Tugas Latihan: Cetak tanpa perubahan bagian berita tentang pidato Mualem pada Milad Partai Aceh yang dimulai dengan kata "Mualem: Aceh Kian" dan berlanjut sampai kata "demi keuntungan pribadi.".

Teks Bacaan:
┄┄┄┄┄┄

Mualem: Aceh Kian Terpuruk Ketika Dipegang Orang yang Bukan dari Kader PA
BANDA ACEH – Ketua Umum DPA Partai Aceh (PA) H Muzakir Manaf mengungkapkan, kondisi Aceh saat ini ketika dipegang oleh orang-orang yang bukan dari kader Partai Aceh, telah membuat rakyat Aceh terpuruk lebih dalam lagi.
Kekacauan-kekacauan yang terjadi seharusnya dapat dihindari, akan tetapi seolah-olah dibiarkan oleh para penguasa Aceh saat ini demi keuntungan pribadi.
“Oleh karena itu melalui kesempatan ini saya juga menyampaikan perintah kepada seluruh kader-kader Partai Aceh yang sedang menduduki jabatan politik baik di DPR Aceh, DPR Kabupaten/Kota dan Bupati/Wali Kota agar melakukan segala upaya untuk melawan kezaliman ini,” ujar Muzakir Manaf.
Penegasan itu disampaikan pria yang akrab disapa Mualem itu, saat menyampaikan pidatonya dalam rangka memperingati Milad ke-14 tahun Partai Aceh, di Kantor Pusat Dewan Pimpinan Aceh Partai Aceh, di Banda Aceh, Rabu (7/7).
Peringatan Milad PA kali ini mengusung tema “Kureung Reumbang Tapeupah, Pat Nyang Salah Tapeubeuna, Tameusaboh Tapeuwo Marwah Bangsa”. Tema ini bermakna bahwa PA harus berbenah, memperbaiki hal-hal yang salah, dan persatuan dan kesatuan demi kejayaan Aceh.
“Tema ini merupakan petuah dari para indatu-indatu kita sebagai sebuah nasihat agar kita bisa memperbaiki diri. Tentunya dengan memperbaiki diri, kita akan menjadi lebih baik sebagai mana harapan rakyat,” ujar Mualem.

┄┄┄┄┄┄

Data yang Dikumpulkan:
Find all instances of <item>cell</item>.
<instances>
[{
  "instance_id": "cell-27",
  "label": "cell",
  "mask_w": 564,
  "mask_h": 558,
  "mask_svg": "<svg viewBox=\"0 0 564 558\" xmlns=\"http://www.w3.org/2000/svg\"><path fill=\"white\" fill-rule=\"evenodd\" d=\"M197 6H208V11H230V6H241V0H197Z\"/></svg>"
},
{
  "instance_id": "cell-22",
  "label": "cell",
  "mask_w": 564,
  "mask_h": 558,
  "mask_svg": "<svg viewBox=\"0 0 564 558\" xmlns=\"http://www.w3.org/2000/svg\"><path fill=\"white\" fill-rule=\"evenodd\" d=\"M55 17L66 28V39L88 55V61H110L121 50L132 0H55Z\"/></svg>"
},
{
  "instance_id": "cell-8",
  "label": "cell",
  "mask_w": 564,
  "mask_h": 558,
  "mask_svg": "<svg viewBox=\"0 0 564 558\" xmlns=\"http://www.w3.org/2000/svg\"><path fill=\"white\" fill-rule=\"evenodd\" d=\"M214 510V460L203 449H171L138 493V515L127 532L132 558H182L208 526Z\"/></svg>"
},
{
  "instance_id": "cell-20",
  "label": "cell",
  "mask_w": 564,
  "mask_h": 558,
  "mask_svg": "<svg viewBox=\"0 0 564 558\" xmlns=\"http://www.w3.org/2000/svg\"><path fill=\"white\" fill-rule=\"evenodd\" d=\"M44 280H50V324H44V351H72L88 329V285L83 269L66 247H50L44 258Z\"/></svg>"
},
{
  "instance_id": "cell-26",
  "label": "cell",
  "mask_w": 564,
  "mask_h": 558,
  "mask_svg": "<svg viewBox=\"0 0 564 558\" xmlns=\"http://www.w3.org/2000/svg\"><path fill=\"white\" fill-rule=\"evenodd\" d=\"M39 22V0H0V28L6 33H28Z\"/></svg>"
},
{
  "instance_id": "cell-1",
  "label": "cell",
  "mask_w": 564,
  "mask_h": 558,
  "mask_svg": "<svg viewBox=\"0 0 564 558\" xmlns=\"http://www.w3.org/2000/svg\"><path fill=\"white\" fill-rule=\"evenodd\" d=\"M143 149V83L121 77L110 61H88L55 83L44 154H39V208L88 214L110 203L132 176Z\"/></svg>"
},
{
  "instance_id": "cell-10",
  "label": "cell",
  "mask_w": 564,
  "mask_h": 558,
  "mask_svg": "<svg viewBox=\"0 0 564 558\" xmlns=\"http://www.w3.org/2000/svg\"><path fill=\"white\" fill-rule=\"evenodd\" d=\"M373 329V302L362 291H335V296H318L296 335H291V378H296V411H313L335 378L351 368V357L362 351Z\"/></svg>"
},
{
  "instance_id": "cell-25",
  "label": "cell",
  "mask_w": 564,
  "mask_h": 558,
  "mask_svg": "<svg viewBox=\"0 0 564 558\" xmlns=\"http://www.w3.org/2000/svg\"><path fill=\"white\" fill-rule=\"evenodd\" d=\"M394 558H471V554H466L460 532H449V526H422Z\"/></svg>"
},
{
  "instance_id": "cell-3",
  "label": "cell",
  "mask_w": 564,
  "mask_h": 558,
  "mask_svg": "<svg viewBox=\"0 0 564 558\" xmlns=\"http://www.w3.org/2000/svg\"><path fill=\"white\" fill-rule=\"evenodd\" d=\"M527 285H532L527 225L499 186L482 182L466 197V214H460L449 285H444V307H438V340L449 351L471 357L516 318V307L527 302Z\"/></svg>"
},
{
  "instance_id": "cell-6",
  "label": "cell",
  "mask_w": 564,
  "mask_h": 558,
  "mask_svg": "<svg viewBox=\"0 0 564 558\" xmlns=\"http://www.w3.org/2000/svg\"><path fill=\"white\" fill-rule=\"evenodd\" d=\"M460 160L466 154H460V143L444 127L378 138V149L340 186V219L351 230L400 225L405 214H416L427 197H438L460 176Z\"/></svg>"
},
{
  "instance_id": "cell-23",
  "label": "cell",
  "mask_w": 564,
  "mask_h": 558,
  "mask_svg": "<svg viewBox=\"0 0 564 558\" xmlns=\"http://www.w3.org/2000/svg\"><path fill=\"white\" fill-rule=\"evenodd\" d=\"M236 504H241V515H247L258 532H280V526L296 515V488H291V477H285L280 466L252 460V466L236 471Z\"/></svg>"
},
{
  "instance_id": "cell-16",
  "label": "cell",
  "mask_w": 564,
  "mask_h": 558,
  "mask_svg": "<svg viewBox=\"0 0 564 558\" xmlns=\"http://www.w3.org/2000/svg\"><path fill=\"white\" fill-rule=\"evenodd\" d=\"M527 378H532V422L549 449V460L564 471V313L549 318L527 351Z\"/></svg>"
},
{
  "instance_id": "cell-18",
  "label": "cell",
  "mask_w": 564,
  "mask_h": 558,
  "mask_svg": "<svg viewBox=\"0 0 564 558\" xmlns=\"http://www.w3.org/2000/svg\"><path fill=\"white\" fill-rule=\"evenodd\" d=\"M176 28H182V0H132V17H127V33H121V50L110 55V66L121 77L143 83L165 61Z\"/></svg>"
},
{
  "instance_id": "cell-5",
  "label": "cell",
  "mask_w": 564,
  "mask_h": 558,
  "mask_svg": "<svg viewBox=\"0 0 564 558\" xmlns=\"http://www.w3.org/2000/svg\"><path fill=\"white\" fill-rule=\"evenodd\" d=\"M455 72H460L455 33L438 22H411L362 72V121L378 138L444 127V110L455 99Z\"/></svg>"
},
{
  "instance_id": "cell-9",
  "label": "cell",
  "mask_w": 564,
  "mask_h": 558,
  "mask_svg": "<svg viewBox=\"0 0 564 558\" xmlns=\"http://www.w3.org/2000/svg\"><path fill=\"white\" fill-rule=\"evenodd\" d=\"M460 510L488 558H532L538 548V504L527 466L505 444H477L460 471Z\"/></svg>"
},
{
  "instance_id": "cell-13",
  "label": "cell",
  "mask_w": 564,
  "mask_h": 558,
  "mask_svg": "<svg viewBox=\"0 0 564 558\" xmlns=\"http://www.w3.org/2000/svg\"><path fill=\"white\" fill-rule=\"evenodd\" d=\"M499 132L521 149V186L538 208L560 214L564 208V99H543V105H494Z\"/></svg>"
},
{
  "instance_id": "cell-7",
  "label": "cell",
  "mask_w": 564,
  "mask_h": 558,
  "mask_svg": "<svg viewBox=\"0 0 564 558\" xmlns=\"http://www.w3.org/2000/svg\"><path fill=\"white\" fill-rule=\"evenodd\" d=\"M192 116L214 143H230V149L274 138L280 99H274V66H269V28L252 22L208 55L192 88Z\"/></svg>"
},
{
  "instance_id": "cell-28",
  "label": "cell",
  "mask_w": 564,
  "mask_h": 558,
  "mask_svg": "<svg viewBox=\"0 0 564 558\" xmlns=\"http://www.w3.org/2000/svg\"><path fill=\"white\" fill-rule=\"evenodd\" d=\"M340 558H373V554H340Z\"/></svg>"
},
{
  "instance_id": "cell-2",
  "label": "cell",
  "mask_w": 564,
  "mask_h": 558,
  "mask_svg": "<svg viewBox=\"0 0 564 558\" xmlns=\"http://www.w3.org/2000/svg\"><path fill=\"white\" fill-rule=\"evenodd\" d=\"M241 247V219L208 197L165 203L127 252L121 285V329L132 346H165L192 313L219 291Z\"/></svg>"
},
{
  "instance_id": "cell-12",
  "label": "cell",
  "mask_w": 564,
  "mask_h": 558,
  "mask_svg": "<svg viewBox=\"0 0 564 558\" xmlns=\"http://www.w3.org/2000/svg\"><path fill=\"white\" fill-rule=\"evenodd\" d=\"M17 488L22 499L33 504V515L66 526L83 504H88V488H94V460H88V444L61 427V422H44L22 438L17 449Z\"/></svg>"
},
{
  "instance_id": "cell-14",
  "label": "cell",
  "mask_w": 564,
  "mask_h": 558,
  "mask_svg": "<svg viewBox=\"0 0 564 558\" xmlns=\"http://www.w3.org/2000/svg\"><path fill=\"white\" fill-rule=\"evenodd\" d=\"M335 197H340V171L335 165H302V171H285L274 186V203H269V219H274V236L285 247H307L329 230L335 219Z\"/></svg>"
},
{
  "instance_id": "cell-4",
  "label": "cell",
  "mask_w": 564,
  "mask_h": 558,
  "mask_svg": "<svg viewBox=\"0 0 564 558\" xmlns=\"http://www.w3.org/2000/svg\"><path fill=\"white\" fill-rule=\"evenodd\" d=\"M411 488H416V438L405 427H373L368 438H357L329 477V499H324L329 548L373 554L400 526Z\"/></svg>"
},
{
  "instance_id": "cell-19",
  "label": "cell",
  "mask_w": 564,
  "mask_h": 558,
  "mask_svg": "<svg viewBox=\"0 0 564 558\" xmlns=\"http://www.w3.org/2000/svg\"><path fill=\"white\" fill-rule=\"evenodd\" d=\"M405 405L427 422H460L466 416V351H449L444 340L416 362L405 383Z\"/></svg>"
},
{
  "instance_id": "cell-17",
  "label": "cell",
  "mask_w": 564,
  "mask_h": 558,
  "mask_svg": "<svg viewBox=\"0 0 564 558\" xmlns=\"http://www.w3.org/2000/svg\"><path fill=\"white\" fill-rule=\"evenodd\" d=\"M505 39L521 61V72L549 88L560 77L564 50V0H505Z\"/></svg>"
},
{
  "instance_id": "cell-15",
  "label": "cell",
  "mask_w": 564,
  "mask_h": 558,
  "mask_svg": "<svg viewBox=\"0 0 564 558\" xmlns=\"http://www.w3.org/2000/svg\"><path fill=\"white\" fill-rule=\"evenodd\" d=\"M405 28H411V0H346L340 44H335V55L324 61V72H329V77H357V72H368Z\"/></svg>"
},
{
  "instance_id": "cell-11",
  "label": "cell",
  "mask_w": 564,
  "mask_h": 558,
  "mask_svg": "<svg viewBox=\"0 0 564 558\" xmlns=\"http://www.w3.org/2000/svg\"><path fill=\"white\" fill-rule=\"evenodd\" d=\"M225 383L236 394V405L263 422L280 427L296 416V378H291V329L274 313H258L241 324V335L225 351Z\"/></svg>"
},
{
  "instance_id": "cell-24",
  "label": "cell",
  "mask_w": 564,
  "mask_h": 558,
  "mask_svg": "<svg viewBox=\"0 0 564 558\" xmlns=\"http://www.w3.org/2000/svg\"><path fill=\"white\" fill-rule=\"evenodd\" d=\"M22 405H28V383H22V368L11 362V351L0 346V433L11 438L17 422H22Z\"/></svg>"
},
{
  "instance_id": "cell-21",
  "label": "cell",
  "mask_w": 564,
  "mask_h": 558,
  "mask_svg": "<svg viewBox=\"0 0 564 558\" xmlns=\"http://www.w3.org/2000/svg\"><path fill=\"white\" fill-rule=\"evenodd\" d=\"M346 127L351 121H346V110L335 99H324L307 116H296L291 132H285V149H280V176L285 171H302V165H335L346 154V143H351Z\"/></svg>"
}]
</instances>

┄┄┄┄┄┄

Jawaban:
Mualem: Aceh Kian Terpuruk Ketika Dipegang Orang yang Bukan dari Kader PA
BANDA ACEH – Ketua Umum DPA Partai Aceh (PA) H Muzakir Manaf mengungkapkan, kondisi Aceh saat ini ketika dipegang oleh orang-orang yang bukan dari kader Partai Aceh, telah membuat rakyat Aceh terpuruk lebih dalam lagi.
Kekacauan-kekacauan yang terjadi seharusnya dapat dihindari, akan tetapi seolah-olah dibiarkan oleh para penguasa Aceh saat ini demi keuntungan pribadi.